In light of pre-existing barriers to adoption identified above, the COVID-19 pandemic presented an opportunity for the rapid adoption and implementation of technology-enabled rehabilitation and telemedicine solutions across the continuum of care. Uptake of technology-based care and delivery substantially increased from the onset of the COVID-19 pandemic through present time [79]. This acceleration in clinical utility of technology-based solutions far surpassed the aforementioned 17-year time gap of standard practice. As such, an opportunity presents to further defy barriers of adoption to accelerate clinician and patient acceptance of advanced technology solutions for optimized care.

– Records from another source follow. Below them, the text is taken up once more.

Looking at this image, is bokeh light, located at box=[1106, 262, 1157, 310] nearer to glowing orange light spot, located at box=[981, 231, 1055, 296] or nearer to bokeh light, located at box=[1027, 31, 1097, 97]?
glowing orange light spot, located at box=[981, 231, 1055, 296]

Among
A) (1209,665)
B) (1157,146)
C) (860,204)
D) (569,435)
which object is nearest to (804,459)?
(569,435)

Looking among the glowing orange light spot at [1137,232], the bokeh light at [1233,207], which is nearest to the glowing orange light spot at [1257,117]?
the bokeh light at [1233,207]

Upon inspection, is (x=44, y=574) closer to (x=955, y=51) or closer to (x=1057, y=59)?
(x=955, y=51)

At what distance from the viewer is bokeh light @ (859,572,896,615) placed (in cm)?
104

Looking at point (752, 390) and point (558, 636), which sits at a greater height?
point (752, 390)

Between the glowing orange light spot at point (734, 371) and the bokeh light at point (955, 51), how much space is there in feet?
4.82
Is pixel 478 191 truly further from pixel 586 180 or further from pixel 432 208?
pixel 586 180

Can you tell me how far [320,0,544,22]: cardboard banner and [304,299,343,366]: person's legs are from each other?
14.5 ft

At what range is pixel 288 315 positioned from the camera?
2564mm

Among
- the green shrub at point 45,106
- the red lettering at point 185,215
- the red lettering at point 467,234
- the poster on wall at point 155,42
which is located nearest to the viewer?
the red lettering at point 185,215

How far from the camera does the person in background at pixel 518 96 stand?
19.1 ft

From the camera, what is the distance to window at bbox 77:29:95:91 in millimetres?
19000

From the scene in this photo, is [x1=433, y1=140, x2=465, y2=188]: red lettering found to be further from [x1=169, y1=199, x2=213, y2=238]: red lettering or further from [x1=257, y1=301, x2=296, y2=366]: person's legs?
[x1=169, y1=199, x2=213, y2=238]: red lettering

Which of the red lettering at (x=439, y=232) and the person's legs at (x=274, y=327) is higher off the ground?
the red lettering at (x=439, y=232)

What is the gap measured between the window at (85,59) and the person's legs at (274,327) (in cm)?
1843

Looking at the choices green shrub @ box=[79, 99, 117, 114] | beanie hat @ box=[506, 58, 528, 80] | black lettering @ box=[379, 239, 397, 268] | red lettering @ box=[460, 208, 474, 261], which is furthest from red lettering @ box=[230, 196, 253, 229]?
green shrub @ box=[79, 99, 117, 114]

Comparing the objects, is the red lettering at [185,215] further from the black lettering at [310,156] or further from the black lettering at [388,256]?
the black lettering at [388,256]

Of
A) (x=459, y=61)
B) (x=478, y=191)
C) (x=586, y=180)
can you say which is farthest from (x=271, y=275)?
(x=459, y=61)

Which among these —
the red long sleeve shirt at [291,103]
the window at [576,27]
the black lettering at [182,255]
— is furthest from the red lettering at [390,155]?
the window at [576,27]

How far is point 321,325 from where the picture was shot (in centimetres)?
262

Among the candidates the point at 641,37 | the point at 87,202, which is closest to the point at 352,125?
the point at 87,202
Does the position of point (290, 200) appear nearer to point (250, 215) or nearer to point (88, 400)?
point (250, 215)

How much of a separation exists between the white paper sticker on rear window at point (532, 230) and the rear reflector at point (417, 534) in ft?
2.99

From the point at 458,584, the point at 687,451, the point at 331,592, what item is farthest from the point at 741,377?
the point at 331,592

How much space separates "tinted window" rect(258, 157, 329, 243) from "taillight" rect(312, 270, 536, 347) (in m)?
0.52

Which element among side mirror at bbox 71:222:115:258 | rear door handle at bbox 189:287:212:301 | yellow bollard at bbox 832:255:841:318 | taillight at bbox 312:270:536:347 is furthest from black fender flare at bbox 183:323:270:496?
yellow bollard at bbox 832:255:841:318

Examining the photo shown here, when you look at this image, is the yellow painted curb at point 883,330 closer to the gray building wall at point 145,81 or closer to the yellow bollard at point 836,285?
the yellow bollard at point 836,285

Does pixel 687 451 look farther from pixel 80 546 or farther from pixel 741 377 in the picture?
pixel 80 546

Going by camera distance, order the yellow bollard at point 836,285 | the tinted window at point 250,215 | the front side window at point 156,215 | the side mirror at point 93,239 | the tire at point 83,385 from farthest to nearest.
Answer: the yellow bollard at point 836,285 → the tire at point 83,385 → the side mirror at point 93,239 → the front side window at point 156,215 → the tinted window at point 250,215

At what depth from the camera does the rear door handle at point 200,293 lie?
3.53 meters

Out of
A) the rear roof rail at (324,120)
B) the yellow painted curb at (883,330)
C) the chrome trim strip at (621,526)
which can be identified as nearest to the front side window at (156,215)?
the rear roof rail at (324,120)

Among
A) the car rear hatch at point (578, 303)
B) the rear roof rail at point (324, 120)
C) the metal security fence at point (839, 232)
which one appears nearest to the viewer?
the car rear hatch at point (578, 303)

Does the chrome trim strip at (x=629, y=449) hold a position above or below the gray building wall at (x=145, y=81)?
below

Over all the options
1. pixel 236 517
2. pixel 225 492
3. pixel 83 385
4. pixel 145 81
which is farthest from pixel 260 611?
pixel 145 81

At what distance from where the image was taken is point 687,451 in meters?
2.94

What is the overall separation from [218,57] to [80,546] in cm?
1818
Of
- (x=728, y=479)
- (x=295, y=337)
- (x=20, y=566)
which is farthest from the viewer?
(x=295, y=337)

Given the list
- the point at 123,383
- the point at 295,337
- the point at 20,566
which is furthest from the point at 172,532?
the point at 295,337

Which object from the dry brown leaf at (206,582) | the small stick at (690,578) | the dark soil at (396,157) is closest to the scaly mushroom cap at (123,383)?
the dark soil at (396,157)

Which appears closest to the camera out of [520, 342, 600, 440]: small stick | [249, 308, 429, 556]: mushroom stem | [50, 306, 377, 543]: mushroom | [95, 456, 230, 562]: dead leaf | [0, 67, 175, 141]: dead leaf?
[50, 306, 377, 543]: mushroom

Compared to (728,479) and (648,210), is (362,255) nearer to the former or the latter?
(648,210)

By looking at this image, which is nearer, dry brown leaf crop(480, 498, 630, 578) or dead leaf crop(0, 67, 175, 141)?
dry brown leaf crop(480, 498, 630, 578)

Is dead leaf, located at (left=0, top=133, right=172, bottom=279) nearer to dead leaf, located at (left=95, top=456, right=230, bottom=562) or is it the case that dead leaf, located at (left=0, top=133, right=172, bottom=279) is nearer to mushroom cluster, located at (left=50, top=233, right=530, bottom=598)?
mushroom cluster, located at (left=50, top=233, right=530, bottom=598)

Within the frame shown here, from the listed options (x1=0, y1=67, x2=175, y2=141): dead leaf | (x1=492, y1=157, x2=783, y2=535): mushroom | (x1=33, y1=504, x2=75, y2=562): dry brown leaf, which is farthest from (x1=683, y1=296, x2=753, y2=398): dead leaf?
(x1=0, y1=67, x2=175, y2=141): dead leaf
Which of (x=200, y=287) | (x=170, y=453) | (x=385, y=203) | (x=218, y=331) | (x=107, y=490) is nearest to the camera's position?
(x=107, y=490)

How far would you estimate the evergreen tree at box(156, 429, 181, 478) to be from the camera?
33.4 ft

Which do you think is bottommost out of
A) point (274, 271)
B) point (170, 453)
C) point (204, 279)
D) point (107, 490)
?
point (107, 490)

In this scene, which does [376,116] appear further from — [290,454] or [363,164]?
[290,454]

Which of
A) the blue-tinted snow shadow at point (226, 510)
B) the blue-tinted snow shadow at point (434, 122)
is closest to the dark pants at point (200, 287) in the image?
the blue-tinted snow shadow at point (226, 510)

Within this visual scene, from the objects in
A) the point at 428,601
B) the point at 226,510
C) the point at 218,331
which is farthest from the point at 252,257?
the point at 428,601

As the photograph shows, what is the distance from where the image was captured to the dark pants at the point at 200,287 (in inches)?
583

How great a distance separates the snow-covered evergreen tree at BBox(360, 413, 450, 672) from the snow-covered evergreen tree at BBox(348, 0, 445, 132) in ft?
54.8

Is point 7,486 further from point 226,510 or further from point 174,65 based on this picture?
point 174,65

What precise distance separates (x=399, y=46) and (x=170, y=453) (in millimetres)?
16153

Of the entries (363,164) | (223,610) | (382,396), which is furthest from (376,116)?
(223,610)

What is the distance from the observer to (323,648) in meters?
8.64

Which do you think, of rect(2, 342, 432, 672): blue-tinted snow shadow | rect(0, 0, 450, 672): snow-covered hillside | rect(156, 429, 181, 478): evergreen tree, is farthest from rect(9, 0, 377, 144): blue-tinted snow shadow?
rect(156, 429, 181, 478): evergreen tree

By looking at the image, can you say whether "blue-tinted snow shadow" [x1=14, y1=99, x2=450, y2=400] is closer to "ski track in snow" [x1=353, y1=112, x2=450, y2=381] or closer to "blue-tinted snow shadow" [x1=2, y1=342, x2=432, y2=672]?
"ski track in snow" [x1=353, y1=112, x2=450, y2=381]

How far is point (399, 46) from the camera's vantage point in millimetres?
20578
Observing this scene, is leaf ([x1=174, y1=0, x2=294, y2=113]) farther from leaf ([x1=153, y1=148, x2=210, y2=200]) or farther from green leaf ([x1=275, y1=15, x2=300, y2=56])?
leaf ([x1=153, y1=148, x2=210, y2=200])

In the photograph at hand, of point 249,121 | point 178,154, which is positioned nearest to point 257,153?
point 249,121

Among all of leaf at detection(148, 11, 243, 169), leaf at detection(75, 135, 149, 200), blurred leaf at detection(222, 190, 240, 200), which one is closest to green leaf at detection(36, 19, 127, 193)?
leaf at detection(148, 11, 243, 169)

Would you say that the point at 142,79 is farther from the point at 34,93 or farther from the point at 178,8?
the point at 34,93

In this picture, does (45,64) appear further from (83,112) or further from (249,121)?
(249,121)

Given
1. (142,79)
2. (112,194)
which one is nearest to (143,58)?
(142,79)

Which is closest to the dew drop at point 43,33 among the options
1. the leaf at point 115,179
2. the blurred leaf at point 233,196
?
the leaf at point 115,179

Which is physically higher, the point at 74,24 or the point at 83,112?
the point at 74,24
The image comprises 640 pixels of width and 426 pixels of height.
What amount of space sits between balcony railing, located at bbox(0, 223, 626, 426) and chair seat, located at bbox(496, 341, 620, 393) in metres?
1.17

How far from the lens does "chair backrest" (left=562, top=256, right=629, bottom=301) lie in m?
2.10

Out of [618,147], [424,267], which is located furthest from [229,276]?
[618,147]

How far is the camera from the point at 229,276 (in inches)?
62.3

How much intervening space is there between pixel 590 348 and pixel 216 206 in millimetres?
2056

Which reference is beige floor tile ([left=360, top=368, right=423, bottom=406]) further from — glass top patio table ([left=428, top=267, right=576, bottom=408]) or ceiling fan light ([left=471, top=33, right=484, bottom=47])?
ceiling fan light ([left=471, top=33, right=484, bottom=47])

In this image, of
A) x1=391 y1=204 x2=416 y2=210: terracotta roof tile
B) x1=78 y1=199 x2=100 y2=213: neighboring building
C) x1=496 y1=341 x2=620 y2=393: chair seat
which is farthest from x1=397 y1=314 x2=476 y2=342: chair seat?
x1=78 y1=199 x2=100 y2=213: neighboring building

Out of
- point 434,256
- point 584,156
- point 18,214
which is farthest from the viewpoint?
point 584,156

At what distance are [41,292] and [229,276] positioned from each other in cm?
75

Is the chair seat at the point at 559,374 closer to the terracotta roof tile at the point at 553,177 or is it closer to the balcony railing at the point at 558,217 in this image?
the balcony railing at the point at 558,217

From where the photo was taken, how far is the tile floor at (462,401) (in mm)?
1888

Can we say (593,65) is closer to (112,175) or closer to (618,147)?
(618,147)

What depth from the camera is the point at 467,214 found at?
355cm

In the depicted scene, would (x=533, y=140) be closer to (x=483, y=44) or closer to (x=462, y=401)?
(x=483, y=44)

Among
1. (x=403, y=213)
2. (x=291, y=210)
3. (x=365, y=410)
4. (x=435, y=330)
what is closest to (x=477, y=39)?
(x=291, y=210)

How Do Gamification and Conventional PT Co-exist

As the role and practice patterns of physical therapists in neurorehabilitation and the healthcare space have continued to develop over time, cultural shifts and education are paramount to ensure that gamified rehabilitation and conventional physical therapy paradigms co-exist symbiotically. The advancement of biotechnology as it pertains to gamified rehabilitation is dependent on the physical therapy profession’s ability to work alongside scientists, engineers, and researchers to develop and support new rehabilitation technologies from design to implementation [80]. The American Physical Therapy Association (APTA)’s Physical Therapy and Society Summit (PASS) Meeting in 2006 clearly outlined the profession’s commitment to the adoption and integration of novel technology into clinical practice [81]. The PASS Steering Committee emphasized the collaborative, interdisciplinary role physical therapists across the continuum of practice play in technology and gamification. The Steering Committee emphasized the concept that therapists should not merely “use” technology but rather serve to collaborate to become leaders in the development, testing, and implementation [81]. This allows therapists to utilize their skillset, clinical experience, and expertise in movement science and rehabilitation to identify barriers to practice and facilitate technology and gamification as adjuncts to existing therapeutic and motor control paradigms implemented in conventional practice. As highlighted in the APTA’s Vision Statement, innovation across practice settings, paradigms, education, and research is of central importance for the advancement of the field [5].

In the clinical space, acceptance and adoption of technology will allow for advancement of both gamified treatment modality development and clinical practice in its entirety. Technology and gamified rehabilitation does not aim to replace clinical decision making, clinical practice, and skillset of a physical therapist. Gamified rehabilitation and rehabilitation technology serve as augmentative tools and platforms that augment clinical practice, allowing for optimized interventions. The successful coexistence of gamified rehabilitation and technology in physical therapy practice is dependent on the clinician’s ability to view technology as a compliment to clinical practice as opposed to a replacement.

Conclusion

The body of literature surrounding gamified rehabilitation therapy is rapidly expanding and there is strong evidence suggesting efficacy. However, in spite of the continued clinical and research development, there remain challenges to adoption and widespread implementation. As research into gamification becomes more sophisticated, further research is required to evaluate the specific neurobiological underpinnings of gamified environments that are being used in neurorehabilitation. In addition, in the field of rehabilitation robotics, no studies have attempted to control for the effects of gamification paired with robotics compared to robotics alone. A more detailed understanding of these issues would likely result in more efficacious gamified neurorehabilitation environments and a stronger argument for mainstream adoption.